Text extract.
Ukrainian Parliament Debates Future Of Its Troops In Iraq

Publication: Eurasia Daily Monitor Volume: 1 Issue: 14

Yesterday, the Ukrainian parliament (Rada) debated the issue of a continued Ukrainian military contingent in Iraq, the fourth largest in the 33-member U.S.-led Coalition. Reports were heard by Minister of Defense Yevhen Marchuk, First Deputy Minister of Foreign Affairs Volodymyr Yelchenko, First Deputy Chairman of the Security Service (SBU) Yuriy Zemlianskyi and Secretary of the National Security and Defense Council (NRBO) Volodymyr Radchenko.

Those voting to hold the closed session of the Rada included 230 deputies. Of these, three opposition factions fully supported the motion (Communists, Socialists, Yulia Tymoshenko bloc). In addition, 82 (out of 100) Our Ukraine deputies also backed the motion after Viktor Yushchenko allowed a free vote.

Given exercise 1.
Retype part of the article on Ukraine's Iraq debate word for word, beginning at the words "Yesterday, the Ukrainian" and stopping after "a free vote.".
The article and the rows have no connection to each other.

Records to use.
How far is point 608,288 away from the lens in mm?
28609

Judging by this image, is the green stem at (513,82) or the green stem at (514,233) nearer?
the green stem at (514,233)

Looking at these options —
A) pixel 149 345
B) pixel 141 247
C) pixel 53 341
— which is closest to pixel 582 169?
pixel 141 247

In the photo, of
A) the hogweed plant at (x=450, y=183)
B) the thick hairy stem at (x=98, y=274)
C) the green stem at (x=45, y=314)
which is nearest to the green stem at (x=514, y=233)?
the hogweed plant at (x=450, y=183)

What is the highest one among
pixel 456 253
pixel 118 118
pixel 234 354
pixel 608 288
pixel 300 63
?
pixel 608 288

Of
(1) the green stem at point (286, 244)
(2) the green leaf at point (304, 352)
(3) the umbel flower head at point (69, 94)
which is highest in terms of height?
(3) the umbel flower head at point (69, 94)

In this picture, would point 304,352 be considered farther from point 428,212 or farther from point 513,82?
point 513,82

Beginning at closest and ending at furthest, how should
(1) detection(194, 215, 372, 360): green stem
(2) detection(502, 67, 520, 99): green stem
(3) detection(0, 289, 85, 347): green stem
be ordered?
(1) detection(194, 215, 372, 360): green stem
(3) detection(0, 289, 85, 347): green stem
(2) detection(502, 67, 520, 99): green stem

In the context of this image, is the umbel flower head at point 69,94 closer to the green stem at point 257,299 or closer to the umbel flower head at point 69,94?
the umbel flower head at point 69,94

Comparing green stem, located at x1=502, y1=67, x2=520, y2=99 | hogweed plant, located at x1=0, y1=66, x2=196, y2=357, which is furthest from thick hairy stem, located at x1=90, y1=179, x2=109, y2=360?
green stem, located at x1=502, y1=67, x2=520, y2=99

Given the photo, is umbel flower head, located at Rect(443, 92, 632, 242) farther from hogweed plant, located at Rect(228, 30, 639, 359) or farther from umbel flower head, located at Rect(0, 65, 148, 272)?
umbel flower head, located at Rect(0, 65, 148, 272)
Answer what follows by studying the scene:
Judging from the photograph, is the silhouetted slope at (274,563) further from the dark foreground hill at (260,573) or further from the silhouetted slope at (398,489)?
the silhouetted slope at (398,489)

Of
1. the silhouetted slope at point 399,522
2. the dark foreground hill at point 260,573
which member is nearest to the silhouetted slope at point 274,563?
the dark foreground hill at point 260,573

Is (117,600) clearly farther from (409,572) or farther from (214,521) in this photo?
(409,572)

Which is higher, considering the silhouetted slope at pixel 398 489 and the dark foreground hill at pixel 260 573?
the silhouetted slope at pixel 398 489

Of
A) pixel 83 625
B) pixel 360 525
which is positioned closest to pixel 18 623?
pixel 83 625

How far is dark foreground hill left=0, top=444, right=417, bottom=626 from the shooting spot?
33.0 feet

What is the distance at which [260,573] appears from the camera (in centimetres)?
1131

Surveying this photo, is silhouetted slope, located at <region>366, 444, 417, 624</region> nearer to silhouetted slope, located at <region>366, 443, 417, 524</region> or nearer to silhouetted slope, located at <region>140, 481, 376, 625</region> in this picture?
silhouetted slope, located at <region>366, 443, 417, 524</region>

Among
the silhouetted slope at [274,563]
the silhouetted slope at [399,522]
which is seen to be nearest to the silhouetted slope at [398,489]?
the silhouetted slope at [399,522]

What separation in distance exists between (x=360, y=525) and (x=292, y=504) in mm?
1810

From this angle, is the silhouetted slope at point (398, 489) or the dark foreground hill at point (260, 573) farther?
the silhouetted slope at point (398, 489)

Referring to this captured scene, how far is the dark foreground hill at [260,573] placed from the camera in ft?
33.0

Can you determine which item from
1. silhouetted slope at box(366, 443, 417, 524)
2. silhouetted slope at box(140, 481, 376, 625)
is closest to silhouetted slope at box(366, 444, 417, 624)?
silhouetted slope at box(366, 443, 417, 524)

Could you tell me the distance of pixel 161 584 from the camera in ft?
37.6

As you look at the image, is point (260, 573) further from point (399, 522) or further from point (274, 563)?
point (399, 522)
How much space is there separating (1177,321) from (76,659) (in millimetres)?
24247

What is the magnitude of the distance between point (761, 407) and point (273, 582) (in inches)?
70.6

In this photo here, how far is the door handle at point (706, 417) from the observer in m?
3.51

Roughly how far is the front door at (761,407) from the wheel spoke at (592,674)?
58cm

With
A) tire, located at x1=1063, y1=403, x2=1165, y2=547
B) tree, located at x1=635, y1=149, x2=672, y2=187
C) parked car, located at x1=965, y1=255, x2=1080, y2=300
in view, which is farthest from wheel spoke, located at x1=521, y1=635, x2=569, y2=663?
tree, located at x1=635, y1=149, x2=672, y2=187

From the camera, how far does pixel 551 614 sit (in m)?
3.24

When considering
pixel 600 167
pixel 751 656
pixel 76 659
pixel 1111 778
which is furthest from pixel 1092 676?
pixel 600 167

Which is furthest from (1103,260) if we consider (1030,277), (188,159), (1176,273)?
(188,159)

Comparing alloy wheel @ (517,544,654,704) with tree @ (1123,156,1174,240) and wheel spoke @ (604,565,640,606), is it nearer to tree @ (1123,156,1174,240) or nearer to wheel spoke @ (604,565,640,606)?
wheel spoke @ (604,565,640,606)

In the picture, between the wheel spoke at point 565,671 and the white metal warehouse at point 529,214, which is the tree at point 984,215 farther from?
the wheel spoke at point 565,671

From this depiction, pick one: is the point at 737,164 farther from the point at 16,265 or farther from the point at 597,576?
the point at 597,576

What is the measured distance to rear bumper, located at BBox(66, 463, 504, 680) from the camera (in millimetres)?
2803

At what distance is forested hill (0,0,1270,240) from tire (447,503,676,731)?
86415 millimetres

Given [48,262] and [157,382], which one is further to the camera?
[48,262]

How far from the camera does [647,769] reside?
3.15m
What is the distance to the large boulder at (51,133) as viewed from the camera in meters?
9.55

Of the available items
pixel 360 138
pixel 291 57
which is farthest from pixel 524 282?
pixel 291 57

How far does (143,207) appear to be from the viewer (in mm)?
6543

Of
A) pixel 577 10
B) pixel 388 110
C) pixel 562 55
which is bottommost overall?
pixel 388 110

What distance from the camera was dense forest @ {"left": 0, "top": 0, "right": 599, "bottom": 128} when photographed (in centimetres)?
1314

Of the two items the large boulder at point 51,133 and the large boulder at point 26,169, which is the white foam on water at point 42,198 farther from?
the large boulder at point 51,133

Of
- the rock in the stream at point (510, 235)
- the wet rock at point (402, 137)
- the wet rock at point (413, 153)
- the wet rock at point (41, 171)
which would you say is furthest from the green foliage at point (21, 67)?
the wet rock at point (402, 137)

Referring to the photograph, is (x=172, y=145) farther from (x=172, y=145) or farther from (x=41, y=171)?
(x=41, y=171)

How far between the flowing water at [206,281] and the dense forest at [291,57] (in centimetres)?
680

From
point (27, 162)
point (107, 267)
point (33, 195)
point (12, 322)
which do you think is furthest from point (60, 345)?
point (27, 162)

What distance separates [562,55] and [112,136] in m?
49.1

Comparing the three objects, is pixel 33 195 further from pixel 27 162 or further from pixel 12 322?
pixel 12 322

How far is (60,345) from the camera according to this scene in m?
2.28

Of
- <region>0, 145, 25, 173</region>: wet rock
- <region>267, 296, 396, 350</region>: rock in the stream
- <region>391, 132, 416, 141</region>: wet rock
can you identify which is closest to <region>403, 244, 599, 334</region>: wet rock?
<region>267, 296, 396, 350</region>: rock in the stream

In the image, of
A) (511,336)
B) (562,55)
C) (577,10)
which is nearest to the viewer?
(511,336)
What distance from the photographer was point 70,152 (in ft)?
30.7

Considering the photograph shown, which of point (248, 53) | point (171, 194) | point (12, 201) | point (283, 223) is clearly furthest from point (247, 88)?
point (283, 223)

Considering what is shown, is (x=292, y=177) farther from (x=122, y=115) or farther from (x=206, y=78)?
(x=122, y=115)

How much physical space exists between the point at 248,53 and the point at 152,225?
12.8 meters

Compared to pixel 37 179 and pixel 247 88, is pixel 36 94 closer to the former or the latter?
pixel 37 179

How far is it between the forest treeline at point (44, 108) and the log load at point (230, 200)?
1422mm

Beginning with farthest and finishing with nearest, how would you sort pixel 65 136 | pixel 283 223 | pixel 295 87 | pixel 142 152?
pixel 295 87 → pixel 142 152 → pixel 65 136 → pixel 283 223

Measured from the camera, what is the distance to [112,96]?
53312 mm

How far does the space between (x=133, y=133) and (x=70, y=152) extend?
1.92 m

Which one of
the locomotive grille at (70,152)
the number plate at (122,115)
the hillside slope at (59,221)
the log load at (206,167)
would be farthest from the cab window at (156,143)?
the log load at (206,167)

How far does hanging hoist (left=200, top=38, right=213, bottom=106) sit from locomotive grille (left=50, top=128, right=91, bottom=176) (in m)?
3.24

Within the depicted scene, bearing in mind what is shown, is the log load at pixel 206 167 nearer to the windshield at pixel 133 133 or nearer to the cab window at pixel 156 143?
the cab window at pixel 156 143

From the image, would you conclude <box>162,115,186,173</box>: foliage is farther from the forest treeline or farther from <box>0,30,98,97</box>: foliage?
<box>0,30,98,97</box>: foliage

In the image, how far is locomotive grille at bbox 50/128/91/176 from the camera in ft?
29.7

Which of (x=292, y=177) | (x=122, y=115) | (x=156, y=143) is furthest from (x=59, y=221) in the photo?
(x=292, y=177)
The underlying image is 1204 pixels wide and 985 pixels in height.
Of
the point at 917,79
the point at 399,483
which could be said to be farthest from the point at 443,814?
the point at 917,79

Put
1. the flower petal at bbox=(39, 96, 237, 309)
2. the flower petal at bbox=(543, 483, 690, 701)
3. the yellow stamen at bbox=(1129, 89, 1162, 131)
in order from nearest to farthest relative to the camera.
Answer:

Given exercise 2.
Show every line of the rows that contains the string "plant", copied unchanged.

Answer 1.
Yesterday, the Ukrainian parliament (Rada) debated the issue of a continued Ukrainian military contingent in Iraq, the fourth largest in the 33-member U.S.-led Coalition. Reports were heard by Minister of Defense Yevhen Marchuk, First Deputy Minister of Foreign Affairs Volodymyr Yelchenko, First Deputy Chairman of the Security Service (SBU) Yuriy Zemlianskyi and Secretary of the National Security and Defense Council (NRBO) Volodymyr Radchenko.

Those voting to hold the closed session of the Rada included 230 deputies. Of these, three opposition factions fully supported the motion (Communists, Socialists, Yulia Tymoshenko bloc). In addition, 82 (out of 100) Our Ukraine deputies also backed the motion after Viktor Yushchenko allowed a free vote.

Answer 2.
A) the hogweed plant at (x=450, y=183)
the hogweed plant at (x=450, y=183)
Comparing green stem, located at x1=502, y1=67, x2=520, y2=99 | hogweed plant, located at x1=0, y1=66, x2=196, y2=357, which is furthest from thick hairy stem, located at x1=90, y1=179, x2=109, y2=360?
Given the photo, is umbel flower head, located at Rect(443, 92, 632, 242) farther from hogweed plant, located at Rect(228, 30, 639, 359) or farther from umbel flower head, located at Rect(0, 65, 148, 272)?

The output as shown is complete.